Вот интересно, прическа неуставная это причина или следствие у всех, кто с компьютерами возится? Скорее, следствие. Если верить фотографии в личном деле, устраивался Вальдес сюда будучи коротко стриженным.
В общем, щурился сисадмин, моргал изумленно. Но не испуганно. Похоже, не понял еще, что произошло, и свято верил: сейчас недоразумение прояснится, и он вернется к работе.
Это, право же, было бы идеальным вариантом. Хотя бы потому, что другого такого Вальдеса еще поискать. И не факт, кстати, что найдешь. Такие Вальдесы на дороге не валяются.
— Ну а ты, что скажешь, сыне? — Папа прекратил орать на особиста и уставился на жертву системы.
— Что случилось-то? — тот облизал губы, шмыгнул разбитым носом, — схватили, блин, притащили, стукнули… — подумал, и добавил: — два раза.

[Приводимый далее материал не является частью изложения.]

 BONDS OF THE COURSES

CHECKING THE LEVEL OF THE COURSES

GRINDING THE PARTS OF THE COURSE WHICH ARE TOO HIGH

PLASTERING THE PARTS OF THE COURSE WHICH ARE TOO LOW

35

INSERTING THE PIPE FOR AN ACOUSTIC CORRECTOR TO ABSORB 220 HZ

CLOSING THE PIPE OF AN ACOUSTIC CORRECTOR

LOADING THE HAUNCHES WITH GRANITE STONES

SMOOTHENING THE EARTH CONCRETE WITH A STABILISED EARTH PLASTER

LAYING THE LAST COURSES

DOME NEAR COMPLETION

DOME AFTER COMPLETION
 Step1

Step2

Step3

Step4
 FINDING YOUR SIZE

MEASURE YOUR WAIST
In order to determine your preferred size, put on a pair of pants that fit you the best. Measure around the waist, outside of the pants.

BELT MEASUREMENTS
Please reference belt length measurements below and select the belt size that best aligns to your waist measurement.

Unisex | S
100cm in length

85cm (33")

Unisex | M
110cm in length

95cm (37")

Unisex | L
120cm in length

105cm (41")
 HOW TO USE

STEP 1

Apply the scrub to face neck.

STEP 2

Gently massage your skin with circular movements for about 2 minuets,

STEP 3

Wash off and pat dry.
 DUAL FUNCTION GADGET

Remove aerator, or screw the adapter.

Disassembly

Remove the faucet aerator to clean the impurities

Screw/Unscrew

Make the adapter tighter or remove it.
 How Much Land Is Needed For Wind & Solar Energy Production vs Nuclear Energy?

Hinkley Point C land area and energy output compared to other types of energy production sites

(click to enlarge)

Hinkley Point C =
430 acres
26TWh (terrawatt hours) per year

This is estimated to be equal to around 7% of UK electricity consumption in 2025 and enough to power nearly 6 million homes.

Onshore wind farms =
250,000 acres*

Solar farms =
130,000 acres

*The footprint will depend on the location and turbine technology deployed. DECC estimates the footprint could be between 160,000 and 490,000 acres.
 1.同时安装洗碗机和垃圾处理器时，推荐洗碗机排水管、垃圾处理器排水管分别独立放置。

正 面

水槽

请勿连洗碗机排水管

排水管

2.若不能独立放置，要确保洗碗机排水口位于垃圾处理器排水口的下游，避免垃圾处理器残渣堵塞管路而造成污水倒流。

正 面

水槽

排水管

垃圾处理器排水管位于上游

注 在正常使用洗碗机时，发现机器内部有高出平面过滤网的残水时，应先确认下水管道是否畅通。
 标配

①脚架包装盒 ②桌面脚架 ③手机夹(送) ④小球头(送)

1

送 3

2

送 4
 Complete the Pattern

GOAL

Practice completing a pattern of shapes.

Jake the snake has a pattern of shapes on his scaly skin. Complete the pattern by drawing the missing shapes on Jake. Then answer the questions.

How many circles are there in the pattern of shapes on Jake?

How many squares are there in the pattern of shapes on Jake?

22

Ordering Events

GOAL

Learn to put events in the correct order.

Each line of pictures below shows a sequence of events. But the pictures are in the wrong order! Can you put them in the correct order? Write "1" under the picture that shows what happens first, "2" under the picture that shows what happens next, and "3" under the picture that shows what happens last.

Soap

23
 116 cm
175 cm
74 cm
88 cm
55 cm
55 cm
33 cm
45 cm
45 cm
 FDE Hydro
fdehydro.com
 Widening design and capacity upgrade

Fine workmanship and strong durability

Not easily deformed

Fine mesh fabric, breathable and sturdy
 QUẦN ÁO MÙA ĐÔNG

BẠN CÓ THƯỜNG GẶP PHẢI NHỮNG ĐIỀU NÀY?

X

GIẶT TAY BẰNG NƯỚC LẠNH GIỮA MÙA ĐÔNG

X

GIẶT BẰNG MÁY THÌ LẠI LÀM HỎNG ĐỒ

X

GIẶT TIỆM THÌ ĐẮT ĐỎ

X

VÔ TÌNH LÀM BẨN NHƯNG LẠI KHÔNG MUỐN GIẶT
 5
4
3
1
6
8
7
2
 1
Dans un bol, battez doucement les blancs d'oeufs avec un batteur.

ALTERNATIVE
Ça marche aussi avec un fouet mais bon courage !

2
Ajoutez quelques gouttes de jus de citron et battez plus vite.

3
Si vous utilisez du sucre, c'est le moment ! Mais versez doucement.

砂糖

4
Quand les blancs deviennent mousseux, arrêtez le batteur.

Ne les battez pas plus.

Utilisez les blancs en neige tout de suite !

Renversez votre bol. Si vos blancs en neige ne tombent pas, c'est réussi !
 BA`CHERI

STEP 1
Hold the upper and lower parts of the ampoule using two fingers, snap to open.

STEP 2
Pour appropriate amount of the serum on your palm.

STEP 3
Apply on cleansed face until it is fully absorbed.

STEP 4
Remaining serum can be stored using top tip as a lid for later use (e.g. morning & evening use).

Насчет двух, врал, конечно. Треснули его один раз, так, для порядка. Поскольку сопротивления задержанный не оказывал, и вообще пребывал в прострации, характерной, надо сказать, для большинства этих вшивых интеллигентов в ситуациях с применением насилия.
— Ты знаешь в чем тебя обвиняют? — поинтересовался Его Святейшество.
«Говорить буду только в присутствии адвоката» — было написано на лице Мигеля Вальдеса. Увы, в договоре, заключаемом с каждым сотрудником христианской общины, был пункт, недвусмысленно заявляющий, что мирские юристы не имеют права вмешиваться во внутренние дела общины. А поскольку особисты были христианские, Папа — христианский, да и подвалы, где происходил разговор помещались непосредственно под резиденцией Его Святейшества (минус девятый этаж — ниже только Хранилище), дело это совершенно точно подпадало под определение «внутреннего».
— Понятия не имею, — взвесив все эти обстоятельства честно и искренне ответил Вальдес, — за травку, что ли? Так имею право. Я ж не белец, я вольнонаемный.
На сей раз он не врал ни единым словом. В чем в чем, а в этом Его Святейшество разбирался. И должность обязывала, и, знаете ли, происхождение. Вальдес, похоже, и не понял даже, что волчище — это он сам. То есть вообще не связал устроенную на его глазах выволочку со своей персоной.